{Another day in Lent 2021, and a visit to another sanctuary. This slide took some time to find, but this particular sacred space is special for reasons I share below.}

Wallace Chapel is on the campus of Westminster College, New Wilmington, Pa. It’s the school where I majored in religion, philosophy, and psychology, what was referred to as a “tri-major,” especially designed for pre-ministerial students. I eventually majored in a co-ed named Joan, but that’s a story for another time, maybe not Lent.

This scene was photographed on a Sunday night, College Vespers, and if memory serves, that is the esteemed Pittsburgh Theological Seminary professor Dr. Donald Miller in the pulpit. Above him, the Westminster Concert Choir. (There was a larger 130-voice Vesper Choir that usually sang at these weekly services, but since I was in that choir and since I took this photo, it’s clear “my” choir wasn’t singing that night.)

These vespers services often included well-known preachers, though sometimes the college President Dr. Will Orr or the Chaplain The Rev. Jud McConnell would speak. (About halfway through these services, we’d all hear the clatter of horse hooves on the streets of New Wilmington as our Amish neighbors headed home from their day-long Sunday worship.)  Most memorable to me, though, was the music: pipe organ and voices filled that wing of Old Main with glorious sound that fed my spirit, maybe because I felt a part of it all. Singing bass safely surrounded by another thirty men singing my part, learning solid, ageless sacred repertoire, and actually enjoying the twice weekly hour-long rehearsals– well, that whole experience shaped my life and ministry in profound ways. 

But the focus of this entry is the meaning of the room itself, not just Vespers. The chapel was sacred even when empty. I had grown up in church, and our sanctuary at home was used for corporate worship. Sunday mornings, some Wednesday nights, funerals, weddings. But it never would have occurred to me to just go in one weekday after school and sit in a pew and pray. I don’t recall anyone using the sanctuary for private devotions. But when I got to college, I discovered classmates beginning their mornings in the silence of the chapel, praying. The rest of the day, cutting through the chapel to enter Old Main’s classrooms meant walking quietly and respectfully past pews where one or two people might be meditating. I too adopted that morning routine, not every morning, but often enough that I remember it now. So, there was that: personal prayer in the quiet of a place set apart.
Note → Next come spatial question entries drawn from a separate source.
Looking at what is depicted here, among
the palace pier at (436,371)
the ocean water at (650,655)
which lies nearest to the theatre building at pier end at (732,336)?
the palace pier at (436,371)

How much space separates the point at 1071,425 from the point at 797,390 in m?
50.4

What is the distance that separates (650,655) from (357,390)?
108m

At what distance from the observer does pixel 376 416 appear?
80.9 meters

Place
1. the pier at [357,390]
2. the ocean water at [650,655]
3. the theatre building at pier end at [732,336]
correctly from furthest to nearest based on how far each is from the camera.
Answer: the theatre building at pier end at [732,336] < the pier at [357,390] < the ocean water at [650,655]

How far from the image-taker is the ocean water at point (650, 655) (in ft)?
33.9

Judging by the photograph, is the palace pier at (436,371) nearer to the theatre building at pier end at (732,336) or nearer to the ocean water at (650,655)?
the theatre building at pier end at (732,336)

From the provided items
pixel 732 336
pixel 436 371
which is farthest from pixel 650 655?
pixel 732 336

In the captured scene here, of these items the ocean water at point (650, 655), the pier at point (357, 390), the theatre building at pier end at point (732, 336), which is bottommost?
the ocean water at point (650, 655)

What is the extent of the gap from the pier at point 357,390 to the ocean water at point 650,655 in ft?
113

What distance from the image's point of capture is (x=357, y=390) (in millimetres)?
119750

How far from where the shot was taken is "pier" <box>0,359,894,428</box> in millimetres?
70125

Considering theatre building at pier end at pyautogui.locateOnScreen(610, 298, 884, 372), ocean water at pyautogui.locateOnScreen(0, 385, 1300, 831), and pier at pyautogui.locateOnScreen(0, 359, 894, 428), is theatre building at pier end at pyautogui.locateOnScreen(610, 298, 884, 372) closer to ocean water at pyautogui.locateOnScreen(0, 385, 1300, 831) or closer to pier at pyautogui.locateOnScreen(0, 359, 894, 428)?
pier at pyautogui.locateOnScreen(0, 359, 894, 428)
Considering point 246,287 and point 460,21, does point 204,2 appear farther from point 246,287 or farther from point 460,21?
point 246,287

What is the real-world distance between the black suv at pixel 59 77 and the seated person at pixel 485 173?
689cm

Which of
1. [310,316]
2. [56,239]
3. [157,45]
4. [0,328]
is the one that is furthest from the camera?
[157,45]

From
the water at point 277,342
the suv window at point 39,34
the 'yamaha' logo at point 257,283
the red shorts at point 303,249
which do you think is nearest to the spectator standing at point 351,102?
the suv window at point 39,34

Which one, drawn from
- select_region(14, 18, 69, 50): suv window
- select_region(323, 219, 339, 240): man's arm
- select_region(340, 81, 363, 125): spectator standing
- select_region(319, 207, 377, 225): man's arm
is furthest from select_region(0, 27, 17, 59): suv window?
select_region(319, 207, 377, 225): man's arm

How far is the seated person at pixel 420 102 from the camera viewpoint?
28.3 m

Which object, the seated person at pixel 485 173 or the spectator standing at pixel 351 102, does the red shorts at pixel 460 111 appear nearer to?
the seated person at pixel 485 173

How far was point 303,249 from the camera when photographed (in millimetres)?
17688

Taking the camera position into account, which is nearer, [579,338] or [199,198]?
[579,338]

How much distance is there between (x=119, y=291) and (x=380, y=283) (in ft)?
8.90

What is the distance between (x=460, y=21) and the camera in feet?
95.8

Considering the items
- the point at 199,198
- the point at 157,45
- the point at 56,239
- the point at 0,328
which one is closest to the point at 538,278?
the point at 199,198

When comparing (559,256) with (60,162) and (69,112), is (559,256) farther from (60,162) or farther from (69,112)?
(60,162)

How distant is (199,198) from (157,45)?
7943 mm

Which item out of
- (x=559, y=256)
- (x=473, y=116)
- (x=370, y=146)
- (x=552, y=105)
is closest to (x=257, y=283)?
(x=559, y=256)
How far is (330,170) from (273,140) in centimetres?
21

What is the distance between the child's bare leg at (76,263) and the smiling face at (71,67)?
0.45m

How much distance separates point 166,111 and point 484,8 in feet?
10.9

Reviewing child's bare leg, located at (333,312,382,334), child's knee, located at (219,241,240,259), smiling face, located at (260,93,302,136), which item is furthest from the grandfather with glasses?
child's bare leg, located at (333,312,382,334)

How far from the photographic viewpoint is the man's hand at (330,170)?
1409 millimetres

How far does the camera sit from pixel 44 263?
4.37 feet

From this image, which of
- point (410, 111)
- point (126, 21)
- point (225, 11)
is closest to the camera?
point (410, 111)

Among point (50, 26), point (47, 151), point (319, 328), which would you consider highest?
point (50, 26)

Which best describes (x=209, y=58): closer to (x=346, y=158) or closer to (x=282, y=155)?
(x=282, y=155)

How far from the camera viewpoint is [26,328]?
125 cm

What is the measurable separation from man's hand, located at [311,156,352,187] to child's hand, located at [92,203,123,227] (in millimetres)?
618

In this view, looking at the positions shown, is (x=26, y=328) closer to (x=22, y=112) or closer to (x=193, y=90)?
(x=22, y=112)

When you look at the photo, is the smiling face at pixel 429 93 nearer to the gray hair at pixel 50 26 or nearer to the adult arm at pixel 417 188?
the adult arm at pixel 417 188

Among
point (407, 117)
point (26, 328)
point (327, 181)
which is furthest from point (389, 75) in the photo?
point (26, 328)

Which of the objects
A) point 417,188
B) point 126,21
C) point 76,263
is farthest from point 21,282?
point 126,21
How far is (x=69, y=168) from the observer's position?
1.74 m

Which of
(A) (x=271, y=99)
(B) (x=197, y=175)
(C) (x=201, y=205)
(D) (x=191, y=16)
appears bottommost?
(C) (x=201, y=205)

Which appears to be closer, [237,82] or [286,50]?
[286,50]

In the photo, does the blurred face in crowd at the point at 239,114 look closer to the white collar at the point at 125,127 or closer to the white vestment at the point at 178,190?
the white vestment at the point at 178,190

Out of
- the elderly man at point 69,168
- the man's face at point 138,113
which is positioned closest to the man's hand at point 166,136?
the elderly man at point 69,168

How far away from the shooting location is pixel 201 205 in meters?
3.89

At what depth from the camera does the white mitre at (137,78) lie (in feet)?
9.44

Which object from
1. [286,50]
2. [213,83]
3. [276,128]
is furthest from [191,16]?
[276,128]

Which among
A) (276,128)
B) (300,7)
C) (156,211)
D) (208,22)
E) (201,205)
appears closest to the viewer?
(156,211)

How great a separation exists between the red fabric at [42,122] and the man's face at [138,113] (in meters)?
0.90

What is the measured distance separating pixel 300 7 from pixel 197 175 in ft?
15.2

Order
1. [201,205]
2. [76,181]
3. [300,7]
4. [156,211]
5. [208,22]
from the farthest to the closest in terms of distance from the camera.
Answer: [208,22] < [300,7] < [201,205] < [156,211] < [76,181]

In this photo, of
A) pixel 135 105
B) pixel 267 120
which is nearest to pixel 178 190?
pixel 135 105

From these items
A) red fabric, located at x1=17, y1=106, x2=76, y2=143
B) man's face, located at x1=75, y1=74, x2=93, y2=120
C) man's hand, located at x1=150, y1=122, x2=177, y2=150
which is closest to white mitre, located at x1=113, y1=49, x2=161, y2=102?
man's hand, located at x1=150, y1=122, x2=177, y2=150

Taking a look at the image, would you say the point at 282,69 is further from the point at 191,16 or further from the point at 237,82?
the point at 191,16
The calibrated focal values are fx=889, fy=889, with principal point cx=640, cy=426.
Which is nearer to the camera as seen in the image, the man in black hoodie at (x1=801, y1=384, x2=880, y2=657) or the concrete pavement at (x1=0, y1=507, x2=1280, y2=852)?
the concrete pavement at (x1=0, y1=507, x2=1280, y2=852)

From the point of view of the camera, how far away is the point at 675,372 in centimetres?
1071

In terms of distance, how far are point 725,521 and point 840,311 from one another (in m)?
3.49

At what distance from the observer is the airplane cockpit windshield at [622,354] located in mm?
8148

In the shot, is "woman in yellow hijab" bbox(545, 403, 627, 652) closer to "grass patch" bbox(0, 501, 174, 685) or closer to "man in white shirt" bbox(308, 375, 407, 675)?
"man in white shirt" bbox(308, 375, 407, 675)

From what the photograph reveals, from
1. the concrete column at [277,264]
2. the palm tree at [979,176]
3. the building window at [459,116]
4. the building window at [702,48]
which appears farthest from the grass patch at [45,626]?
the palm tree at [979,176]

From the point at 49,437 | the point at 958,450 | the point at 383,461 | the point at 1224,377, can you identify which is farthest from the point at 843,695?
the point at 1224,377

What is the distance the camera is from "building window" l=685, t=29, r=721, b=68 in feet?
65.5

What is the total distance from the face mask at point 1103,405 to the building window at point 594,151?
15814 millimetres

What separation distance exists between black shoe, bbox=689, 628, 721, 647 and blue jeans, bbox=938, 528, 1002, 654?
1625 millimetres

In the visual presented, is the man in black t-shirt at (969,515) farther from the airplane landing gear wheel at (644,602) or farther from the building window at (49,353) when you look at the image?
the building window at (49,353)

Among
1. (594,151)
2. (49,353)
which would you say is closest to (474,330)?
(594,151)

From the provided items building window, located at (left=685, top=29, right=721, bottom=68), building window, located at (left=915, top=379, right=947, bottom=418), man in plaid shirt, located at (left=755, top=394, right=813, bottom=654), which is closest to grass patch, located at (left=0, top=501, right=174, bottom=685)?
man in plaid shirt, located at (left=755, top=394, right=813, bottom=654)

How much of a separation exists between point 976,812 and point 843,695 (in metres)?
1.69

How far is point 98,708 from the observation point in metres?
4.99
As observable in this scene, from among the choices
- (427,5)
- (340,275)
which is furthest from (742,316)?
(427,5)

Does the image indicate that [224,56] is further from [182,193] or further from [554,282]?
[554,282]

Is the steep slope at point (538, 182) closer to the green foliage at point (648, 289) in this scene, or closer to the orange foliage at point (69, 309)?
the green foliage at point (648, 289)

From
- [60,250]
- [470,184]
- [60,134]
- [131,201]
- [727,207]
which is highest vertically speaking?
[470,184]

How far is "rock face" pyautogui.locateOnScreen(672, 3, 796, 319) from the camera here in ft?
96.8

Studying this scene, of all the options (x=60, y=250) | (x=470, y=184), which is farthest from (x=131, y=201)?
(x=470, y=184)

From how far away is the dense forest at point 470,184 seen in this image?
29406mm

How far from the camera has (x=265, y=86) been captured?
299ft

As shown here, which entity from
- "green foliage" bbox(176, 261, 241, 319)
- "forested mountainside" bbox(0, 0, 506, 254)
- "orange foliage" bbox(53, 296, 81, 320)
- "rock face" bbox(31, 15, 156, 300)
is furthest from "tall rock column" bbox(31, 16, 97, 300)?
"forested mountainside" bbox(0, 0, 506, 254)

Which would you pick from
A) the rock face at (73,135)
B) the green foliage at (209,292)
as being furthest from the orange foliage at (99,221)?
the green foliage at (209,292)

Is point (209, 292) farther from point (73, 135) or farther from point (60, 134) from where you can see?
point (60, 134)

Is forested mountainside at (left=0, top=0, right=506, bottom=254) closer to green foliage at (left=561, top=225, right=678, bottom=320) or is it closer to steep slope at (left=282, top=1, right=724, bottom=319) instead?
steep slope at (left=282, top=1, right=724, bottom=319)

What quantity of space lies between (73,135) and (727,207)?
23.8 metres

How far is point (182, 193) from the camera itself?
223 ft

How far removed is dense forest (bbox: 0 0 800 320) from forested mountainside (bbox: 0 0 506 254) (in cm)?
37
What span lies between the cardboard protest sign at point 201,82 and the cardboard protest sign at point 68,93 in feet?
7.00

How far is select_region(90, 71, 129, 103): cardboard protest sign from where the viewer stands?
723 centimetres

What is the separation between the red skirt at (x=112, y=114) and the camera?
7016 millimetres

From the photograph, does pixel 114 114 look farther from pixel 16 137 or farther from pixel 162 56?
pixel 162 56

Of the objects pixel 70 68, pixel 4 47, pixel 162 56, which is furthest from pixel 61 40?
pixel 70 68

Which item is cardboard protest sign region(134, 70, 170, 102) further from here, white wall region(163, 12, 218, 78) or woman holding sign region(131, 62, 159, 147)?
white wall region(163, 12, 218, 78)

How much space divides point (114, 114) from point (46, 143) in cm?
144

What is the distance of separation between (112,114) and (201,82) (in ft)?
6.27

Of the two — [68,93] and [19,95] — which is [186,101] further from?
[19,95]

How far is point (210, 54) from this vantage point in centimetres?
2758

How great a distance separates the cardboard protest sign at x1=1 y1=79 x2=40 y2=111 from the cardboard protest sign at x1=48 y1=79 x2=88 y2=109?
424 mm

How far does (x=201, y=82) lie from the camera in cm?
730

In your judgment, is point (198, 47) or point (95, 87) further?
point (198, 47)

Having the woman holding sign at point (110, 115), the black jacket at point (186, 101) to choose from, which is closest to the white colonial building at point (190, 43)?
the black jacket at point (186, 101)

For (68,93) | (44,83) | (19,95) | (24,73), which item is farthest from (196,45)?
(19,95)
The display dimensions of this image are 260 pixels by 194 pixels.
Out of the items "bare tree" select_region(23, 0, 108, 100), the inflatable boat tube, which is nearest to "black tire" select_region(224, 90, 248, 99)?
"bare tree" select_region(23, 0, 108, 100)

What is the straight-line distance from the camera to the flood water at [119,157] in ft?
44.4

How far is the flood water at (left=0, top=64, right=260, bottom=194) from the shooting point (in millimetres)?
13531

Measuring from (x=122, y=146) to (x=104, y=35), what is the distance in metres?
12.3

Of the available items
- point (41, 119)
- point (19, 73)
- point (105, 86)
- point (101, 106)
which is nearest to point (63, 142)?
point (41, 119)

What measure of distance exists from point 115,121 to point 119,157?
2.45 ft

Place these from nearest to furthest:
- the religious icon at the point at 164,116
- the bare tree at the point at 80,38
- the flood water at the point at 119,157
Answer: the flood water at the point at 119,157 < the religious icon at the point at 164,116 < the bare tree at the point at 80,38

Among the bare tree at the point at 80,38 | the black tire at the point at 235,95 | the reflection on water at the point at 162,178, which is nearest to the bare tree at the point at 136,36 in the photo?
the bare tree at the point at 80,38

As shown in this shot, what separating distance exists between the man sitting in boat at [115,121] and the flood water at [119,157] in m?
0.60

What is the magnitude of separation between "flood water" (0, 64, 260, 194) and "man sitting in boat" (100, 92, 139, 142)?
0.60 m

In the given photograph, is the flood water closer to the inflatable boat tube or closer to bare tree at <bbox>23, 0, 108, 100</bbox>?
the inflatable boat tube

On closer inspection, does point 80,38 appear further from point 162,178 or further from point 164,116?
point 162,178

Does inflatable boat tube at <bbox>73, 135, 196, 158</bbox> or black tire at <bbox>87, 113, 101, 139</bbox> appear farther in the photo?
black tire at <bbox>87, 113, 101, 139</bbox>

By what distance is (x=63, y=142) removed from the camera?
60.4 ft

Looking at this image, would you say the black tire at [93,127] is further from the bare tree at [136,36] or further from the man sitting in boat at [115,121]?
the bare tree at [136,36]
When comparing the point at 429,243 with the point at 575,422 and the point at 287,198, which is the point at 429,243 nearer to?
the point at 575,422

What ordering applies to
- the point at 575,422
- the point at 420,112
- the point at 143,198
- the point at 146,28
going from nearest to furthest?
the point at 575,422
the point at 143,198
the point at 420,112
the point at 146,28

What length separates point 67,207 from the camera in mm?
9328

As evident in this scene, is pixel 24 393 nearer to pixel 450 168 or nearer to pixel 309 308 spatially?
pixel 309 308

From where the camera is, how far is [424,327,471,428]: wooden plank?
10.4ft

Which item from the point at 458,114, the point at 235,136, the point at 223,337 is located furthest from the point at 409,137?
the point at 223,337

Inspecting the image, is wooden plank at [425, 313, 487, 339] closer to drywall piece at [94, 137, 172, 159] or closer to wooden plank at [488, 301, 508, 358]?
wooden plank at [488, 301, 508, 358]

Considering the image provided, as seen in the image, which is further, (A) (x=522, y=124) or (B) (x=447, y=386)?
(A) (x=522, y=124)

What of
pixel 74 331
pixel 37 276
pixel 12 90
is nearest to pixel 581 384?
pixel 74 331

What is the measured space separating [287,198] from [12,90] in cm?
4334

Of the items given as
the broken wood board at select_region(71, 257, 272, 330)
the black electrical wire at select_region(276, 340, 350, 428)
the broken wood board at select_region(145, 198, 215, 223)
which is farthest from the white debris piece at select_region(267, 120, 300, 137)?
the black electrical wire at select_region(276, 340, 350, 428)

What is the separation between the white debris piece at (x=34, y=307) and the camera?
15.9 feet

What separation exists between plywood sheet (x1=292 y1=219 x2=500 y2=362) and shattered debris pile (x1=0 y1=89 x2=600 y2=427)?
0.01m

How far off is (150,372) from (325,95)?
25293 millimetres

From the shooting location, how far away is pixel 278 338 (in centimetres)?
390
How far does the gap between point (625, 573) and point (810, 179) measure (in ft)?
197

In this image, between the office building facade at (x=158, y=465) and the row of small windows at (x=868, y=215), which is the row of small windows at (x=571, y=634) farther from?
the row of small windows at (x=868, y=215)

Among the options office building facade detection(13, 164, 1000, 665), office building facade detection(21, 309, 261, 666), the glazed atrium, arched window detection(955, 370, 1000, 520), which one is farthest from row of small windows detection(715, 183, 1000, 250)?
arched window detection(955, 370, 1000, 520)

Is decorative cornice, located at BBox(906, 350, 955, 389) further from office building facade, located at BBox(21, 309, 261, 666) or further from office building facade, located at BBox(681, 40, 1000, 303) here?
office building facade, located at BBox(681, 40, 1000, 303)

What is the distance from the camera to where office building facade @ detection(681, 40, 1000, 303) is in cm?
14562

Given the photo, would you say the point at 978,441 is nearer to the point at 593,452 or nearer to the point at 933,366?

One November afternoon in 1963 the chapel was filled with individuals in personal prayer, with the murmur of weeping, the wiping away of tears, students shocked by the assassination of John F. Kennedy. No one had announced that students should gather there; going into that space was the most natural thing to do in that tragic circumstance. I joined them for a time, praying, and then went to work with my camera to record the saddest of days for the campus newspaper. 

Later in my college years, another weekday afternoon, I sat alone in an upper transept pew, my Vespers choir seat. I had just gotten word that my third strike meant I was out. I wasn’t a bad student. It’s just that I was better at extra-curriculars, like the radio station, campus publications, various college organizations. I had spent more time in the radio studio and the campus dark room than in the library or at my desk. Academic probation times three equals suspension for a semester. Here I was, heeding a call to ministry, knowing that graduate school awaited me after college, and if I couldn’t get through college…how would I tell my church and those who had encouraged me there? How was I going to tell Dad? And my roommate would be stuck with a semester’s rent if I were gone. Maybe not the most important part of the equation, but there it was. So, I had gone into the chapel to see if God had anything to say. I’m not sure I prayed; I think I just listened. And that sanctuary was mine, all mine.

I had flunked out. After a semester away, I returned to Westminster, dropped out of most extra-curriculars, leaned on Joan whom I had met thanks to the college choir connections, and recovered academically. And the chapel sanctuary played a new role in my life. I preached my first sermons there. Jud McConnell invited us “pre-mins” to lead daily chapel services occasionally. When we arrived at school as “freshmen” the student body faced “daily required chapel.” Toward the end of our college careers, that requirement was lifted, and optional services drew much smaller numbers a couple of times a week. When students were invited to lead the service, we had to design the order of worship, invite others to help lead, and then deliver the “meditation” or short sermon. I led the service at least a couple of times. 

I still have a note I received from Jud McConnell following one of my services. (I saved a lot of those notes throughout my ministry, a kind of ego-file.) Jud wrote something to the effect that he was impressed with my leadership, that I had a commanding voice, and that he hoped that with that voice, I would always have something inspiring to say. If I’d had my doubts about ministry the year before, those doubts were erased by Jud’s kind words of encouragement in my senior year. 

Wallace Memorial Chapel, a sanctuary for me in more ways than one.